■ **What is required**:
Every record that follows should be printed verbatim.
<<<<
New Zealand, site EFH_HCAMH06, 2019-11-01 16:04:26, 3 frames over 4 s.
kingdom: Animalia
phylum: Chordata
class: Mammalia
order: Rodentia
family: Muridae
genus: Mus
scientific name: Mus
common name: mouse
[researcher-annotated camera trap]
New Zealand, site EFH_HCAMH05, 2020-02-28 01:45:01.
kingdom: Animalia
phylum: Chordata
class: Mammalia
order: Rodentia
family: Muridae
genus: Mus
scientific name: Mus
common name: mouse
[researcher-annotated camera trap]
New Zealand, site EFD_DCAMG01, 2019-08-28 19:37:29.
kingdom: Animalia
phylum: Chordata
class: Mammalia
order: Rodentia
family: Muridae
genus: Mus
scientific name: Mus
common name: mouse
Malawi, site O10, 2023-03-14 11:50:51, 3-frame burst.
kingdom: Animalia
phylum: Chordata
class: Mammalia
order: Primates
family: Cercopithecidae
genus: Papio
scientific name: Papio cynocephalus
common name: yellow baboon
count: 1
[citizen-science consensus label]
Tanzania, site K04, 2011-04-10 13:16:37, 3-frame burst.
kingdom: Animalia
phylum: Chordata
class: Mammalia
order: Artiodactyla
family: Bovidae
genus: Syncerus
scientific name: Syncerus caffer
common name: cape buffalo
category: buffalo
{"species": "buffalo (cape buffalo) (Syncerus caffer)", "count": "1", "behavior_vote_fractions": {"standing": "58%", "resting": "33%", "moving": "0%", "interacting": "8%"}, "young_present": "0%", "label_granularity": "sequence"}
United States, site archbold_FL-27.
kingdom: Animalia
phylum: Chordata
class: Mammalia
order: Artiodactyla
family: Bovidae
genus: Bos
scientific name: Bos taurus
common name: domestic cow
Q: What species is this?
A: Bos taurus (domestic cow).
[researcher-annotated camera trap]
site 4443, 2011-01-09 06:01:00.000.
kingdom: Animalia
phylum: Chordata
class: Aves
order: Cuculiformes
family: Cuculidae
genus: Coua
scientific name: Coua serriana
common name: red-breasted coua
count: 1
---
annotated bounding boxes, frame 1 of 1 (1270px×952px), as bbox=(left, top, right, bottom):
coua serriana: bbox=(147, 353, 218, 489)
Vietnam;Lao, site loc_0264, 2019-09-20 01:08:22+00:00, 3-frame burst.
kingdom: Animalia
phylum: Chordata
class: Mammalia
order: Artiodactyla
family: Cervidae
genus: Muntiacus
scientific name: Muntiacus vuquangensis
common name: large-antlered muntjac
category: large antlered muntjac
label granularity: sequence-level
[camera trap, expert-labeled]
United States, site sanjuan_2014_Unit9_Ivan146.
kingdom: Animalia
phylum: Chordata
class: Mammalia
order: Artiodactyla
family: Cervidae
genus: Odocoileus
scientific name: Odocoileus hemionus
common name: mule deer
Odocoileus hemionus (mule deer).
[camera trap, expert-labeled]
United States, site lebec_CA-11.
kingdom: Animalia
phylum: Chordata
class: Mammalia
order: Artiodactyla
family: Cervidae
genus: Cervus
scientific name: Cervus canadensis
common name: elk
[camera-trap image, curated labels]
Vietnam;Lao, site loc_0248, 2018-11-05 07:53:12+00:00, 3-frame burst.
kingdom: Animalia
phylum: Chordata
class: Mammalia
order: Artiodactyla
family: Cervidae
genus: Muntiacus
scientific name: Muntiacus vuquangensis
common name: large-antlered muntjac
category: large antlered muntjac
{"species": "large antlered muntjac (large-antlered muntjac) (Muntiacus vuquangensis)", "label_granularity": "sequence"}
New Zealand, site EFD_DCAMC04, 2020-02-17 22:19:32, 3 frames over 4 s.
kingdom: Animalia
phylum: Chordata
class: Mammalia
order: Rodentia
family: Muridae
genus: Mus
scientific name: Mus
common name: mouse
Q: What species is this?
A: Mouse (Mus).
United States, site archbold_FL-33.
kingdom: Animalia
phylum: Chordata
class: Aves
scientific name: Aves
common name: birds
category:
>>>>
■ **Expected answer**:
New Zealand, site EFH_HCAMH06, 2019-11-01 16:04:26, 3 frames over 4 s.
kingdom: Animalia
phylum: Chordata
class: Mammalia
order: Rodentia
family: Muridae
genus: Mus
scientific name: Mus
common name: mouse
[researcher-annotated camera trap]
New Zealand, site EFH_HCAMH05, 2020-02-28 01:45:01.
kingdom: Animalia
phylum: Chordata
class: Mammalia
order: Rodentia
family: Muridae
genus: Mus
scientific name: Mus
common name: mouse
[researcher-annotated camera trap]
New Zealand, site EFD_DCAMG01, 2019-08-28 19:37:29.
kingdom: Animalia
phylum: Chordata
class: Mammalia
order: Rodentia
family: Muridae
genus: Mus
scientific name: Mus
common name: mouse
Malawi, site O10, 2023-03-14 11:50:51, 3-frame burst.
kingdom: Animalia
phylum: Chordata
class: Mammalia
order: Primates
family: Cercopithecidae
genus: Papio
scientific name: Papio cynocephalus
common name: yellow baboon
count: 1
[citizen-science consensus label]
Tanzania, site K04, 2011-04-10 13:16:37, 3-frame burst.
kingdom: Animalia
phylum: Chordata
class: Mammalia
order: Artiodactyla
family: Bovidae
genus: Syncerus
scientific name: Syncerus caffer
common name: cape buffalo
category: buffalo
{"species": "buffalo (cape buffalo) (Syncerus caffer)", "count": "1", "behavior_vote_fractions": {"standing": "58%", "resting": "33%", "moving": "0%", "interacting": "8%"}, "young_present": "0%", "label_granularity": "sequence"}
United States, site archbold_FL-27.
kingdom: Animalia
phylum: Chordata
class: Mammalia
order: Artiodactyla
family: Bovidae
genus: Bos
scientific name: Bos taurus
common name: domestic cow
Q: What species is this?
A: Bos taurus (domestic cow).
[researcher-annotated camera trap]
site 4443, 2011-01-09 06:01:00.000.
kingdom: Animalia
phylum: Chordata
class: Aves
order: Cuculiformes
family: Cuculidae
genus: Coua
scientific name: Coua serriana
common name: red-breasted coua
count: 1
---
annotated bounding boxes, frame 1 of 1 (1270px×952px), as bbox=(left, top, right, bottom):
coua serriana: bbox=(147, 353, 218, 489)
Vietnam;Lao, site loc_0264, 2019-09-20 01:08:22+00:00, 3-frame burst.
kingdom: Animalia
phylum: Chordata
class: Mammalia
order: Artiodactyla
family: Cervidae
genus: Muntiacus
scientific name: Muntiacus vuquangensis
common name: large-antlered muntjac
category: large antlered muntjac
label granularity: sequence-level
[camera trap, expert-labeled]
United States, site sanjuan_2014_Unit9_Ivan146.
kingdom: Animalia
phylum: Chordata
class: Mammalia
order: Artiodactyla
family: Cervidae
genus: Odocoileus
scientific name: Odocoileus hemionus
common name: mule deer
Odocoileus hemionus (mule deer).
[camera trap, expert-labeled]
United States, site lebec_CA-11.
kingdom: Animalia
phylum: Chordata
class: Mammalia
order: Artiodactyla
family: Cervidae
genus: Cervus
scientific name: Cervus canadensis
common name: elk
[camera-trap image, curated labels]
Vietnam;Lao, site loc_0248, 2018-11-05 07:53:12+00:00, 3-frame burst.
kingdom: Animalia
phylum: Chordata
class: Mammalia
order: Artiodactyla
family: Cervidae
genus: Muntiacus
scientific name: Muntiacus vuquangensis
common name: large-antlered muntjac
category: large antlered muntjac
{"species": "large antlered muntjac (large-antlered muntjac) (Muntiacus vuquangensis)", "label_granularity": "sequence"}
New Zealand, site EFD_DCAMC04, 2020-02-17 22:19:32, 3 frames over 4 s.
kingdom: Animalia
phylum: Chordata
class: Mammalia
order: Rodentia
family: Muridae
genus: Mus
scientific name: Mus
common name: mouse
Q: What species is this?
A: Mouse (Mus).
United States, site archbold_FL-33.
kingdom: Animalia
phylum: Chordata
class: Aves
scientific name: Aves
common name: birds
category:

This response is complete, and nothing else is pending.